Farley contends that since Mary Beth Jackson took over as Okaloosa County School District superintendent, the procedures through which complaints are conducted and reviewed has changed.

“Prior superintendents, all inquiries, incident clarifications, investigations went to the superintendent,” Farley alleged in a document he handed out last week at a hearing to appeal his suspension.

“Under the Mary Beth Jackson administration, changes occurred in 2014, ’15 and ’16,” Farley alleged. “The changes in regards to sending inquiries, clarifications and investigations to assistant superintendent were not in compliance with school board policy 06-28.”

The practice of having investigative findings judged by Assistant Superintendent of Human Resources Stacie Smith, rather than Jackson herself, violates the policy, Farley said. He alleges some of the 19 investigations he pinpointed between 2014 and the present were compromised by school district leadership.

One of those cases is the 2016 investigation Farley conducted into a case involving Kenwood Elementary special education instructor Marlynn Stillions.

That investigation, in which Farley confirmed a special needs child had been physically mistreated, gathered dust in the Human Resources department for a year before it was uncovered by Eddie Perillo, the father of one of the alleged victims. Subsequent law enforcement investigation led to Stillions being arrested on four counts of felony child abuse without great bodily harm.

Farley and former Kenwood principal Angelyn Vaughan have been charged with multiple felony counts for failing to report child abuse. The State Attorney’s Office is continuing an investigation into the school district that began following the uncovering of the Stillions case.

It is Farley’s stance that he did his job as an investigator but was left culpable by his bosses’ failure to act on his findings in the Stillions case.

Discussion following Destin’s motion to move forward with an audit included questions about which state entity might conduct such an audit. Board Attorney Jeff McInnis was instructed to make inquiries with the Florida Department of Education or perhaps the Florida Department of Law Enforcement.

McInnis also made it clear he would consult with the State Attorney’s Office to make sure a school district audit wouldn’t impede that agency’s ongoing criminal investigation.

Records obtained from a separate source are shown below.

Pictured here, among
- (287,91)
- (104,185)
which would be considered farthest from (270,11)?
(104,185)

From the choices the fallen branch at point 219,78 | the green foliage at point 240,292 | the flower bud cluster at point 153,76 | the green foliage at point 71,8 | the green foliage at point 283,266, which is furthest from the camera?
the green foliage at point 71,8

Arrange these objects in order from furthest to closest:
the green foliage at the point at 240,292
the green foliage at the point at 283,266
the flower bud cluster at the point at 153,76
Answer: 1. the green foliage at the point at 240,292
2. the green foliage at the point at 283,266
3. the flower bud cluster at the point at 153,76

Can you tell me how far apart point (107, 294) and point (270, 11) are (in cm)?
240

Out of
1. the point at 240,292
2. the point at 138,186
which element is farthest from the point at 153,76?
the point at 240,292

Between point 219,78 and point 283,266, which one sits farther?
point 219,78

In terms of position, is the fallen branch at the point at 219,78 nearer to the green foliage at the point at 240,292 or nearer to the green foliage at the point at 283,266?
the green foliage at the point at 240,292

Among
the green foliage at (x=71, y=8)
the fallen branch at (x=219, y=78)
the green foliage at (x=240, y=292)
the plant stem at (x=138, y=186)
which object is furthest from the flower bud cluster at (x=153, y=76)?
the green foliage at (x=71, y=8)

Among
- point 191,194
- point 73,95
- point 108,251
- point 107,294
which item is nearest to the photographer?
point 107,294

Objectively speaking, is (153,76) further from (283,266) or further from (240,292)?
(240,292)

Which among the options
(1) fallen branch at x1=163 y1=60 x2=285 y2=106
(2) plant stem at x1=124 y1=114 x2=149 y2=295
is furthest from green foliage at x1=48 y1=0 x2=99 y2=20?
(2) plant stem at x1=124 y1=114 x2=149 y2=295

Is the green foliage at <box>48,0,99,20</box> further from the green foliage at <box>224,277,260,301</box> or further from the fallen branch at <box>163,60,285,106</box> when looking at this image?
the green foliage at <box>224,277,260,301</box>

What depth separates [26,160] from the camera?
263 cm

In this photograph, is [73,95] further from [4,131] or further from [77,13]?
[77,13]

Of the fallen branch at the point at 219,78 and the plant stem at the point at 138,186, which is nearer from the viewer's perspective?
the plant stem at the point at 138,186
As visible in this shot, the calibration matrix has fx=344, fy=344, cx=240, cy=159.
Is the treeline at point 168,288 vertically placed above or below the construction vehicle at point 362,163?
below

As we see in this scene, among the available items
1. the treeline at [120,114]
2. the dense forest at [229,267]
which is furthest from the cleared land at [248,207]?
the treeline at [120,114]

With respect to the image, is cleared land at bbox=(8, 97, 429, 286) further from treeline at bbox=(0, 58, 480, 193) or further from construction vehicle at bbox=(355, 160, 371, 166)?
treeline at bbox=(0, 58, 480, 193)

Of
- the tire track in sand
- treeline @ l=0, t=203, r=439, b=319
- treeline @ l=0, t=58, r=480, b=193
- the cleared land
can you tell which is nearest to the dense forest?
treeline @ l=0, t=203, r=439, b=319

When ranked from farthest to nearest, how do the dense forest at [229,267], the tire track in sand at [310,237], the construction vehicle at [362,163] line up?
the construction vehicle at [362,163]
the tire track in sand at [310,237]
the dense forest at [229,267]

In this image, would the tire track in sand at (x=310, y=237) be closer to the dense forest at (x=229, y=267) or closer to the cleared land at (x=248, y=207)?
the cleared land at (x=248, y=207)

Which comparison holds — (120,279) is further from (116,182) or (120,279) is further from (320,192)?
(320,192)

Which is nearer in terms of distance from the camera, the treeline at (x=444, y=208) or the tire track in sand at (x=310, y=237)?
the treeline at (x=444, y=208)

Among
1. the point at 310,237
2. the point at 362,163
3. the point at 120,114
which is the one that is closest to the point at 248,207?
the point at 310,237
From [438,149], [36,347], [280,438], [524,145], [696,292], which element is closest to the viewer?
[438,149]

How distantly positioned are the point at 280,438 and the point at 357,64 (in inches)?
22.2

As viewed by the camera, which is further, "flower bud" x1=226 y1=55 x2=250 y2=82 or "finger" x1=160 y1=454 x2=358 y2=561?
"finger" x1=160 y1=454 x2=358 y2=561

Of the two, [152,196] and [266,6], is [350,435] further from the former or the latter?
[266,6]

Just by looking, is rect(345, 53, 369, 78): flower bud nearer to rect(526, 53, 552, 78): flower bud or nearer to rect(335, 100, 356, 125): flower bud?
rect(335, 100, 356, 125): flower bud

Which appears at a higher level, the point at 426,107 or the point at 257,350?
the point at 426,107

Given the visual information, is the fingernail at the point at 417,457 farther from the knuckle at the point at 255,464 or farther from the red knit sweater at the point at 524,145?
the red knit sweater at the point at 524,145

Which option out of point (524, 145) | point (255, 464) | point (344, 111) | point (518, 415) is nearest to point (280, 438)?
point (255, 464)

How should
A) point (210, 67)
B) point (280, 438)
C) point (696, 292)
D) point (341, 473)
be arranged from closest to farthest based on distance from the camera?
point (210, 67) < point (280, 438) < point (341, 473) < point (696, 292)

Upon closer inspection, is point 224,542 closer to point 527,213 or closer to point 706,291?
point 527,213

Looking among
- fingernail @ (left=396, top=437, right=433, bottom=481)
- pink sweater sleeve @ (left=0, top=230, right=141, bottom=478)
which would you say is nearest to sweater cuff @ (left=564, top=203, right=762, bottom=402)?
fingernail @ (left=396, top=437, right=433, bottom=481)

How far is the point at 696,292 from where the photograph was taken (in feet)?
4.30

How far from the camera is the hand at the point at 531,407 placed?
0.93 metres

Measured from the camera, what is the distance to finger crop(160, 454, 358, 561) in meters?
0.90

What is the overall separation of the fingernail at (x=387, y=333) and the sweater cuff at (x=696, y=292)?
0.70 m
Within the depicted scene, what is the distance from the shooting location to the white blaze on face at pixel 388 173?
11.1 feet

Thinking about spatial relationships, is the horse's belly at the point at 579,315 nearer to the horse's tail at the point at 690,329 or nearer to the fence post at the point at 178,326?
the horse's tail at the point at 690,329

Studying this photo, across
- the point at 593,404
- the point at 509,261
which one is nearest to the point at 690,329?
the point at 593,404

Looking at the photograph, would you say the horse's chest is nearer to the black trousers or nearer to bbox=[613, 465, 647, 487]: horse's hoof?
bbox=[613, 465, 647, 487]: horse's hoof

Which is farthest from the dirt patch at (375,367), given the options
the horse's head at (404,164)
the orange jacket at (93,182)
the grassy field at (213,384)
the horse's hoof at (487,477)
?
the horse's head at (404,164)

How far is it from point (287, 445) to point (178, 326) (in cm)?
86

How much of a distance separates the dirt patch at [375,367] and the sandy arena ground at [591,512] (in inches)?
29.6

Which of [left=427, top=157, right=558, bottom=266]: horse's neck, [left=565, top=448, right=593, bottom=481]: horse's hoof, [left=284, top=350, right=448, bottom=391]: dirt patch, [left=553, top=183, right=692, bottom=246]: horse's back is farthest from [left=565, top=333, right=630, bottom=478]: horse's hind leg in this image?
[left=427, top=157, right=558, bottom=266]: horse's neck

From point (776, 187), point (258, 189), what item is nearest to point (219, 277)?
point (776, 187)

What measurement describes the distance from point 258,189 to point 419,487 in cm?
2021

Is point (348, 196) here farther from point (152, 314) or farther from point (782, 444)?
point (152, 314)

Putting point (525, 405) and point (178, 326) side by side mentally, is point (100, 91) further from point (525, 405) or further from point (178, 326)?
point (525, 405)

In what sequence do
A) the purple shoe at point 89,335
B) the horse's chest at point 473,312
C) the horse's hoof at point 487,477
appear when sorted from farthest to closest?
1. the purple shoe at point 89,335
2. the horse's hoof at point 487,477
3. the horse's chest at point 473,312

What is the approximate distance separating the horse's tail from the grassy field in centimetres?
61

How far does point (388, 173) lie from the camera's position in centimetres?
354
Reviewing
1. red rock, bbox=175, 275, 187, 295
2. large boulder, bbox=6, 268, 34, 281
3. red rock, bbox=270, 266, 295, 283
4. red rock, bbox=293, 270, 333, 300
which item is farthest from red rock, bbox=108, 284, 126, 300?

When asked how many of the school district investigations the State Attorney’s Office had requested access to as part of its investigation, Smith told the School Board, “they pulled all of the investigations we’ve ever done.”

Smith later clarified to say the State Attorney’s Office had pulled every report Farley had done.

Following the vote to pass Destin’s motion, board member Rodney Walker motioned to have all formal complaints filed against the school district be forwarded to the Florida Department of Education for review.

Earley recently filed a formal complaint against Jackson that alleges she had violated nearly 20 state statutes or school policies. “The heart” of the complaint, Earley states in the body of the document, involves the school district having allowed three of its employees to continue working despite investigative confirmation that all three had seriously violated school district policies.

The school district career of one of the employees Earley specifically named in his complaint was ended Monday night.

Smith confirmed after the meeting that Stephen Hall, a custodian at Choctawhatchee High School accused of sexual harassment by women at three district schools where he worked, was one of two employees terminated by unanimous vote during the meeting.

The second was a lunchroom monitor at Kenwood Elementary. The circumstances surrounding her firing were not made clear.

Menchel has also filed a formal complaint against the district. He questions the way the district has conducted two recent investigations.